Sample Characteristics

  • N  = 143 
  • MEDIAN AGE = 58 years
  • AGE RANGE = 29–88 years
  • MALES: 2.1%, FEMALES: 97.9%
  • KEY DISEASE CHARACTERISTICS: Patients with breast cancer undergoing ALND

Setting

  • SITE: Single site 
  • SETTING TYPE: Inpatient 
  • LOCATION: Brust-Zentrum Zurich, Switzerland

Phase of Care and Clinical Applications

  • PHASE OF CARE: Mutliple phases of care

Study Design

  • Pre-post design

Measurement Instruments/Methods

  • Arm volume measured using water replacement method via an arm volumeter

Results

ARM was performed in 143 patients subsequently undergoing ALND. ARM lymph nodes were successfully identified in 112 patients (78%). In 55 patients, at least one ARM lymph node had to be removed. In 14 of these, tumor involvement was confirmed. In 71 patients, one or more ARM nodes were preserved. During a median follow-up time of 19 months, no axillary recurrence was noted.

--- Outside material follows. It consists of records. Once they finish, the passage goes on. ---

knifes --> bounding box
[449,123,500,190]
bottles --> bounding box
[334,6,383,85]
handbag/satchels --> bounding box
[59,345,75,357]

Thirty-five of 114 evaluated patients developed lymphedema. Preservation of ARM lymph nodes did not significantly decrease the incidence of lymphedema

Conclusions

ARM is feasible for patients with node-positive breast cancer. However, the study found no evidence that it reduces the incidence of lymphedema.

Limitations

  • Risk of bias (no control group)
  • Risk of bias (no random assignment)
  • Other limitations/explanation: Single0site study, non-RCT design, no baseline arm volume measure, and borderline power of the sample size

Nursing Implications

Larger studies with rigorous design are needed to evaluate whether preservation of clinically unsuspicious ARM nodes is oncologically safe and effective in preventing secondary lymphedema in patients with breast cancer.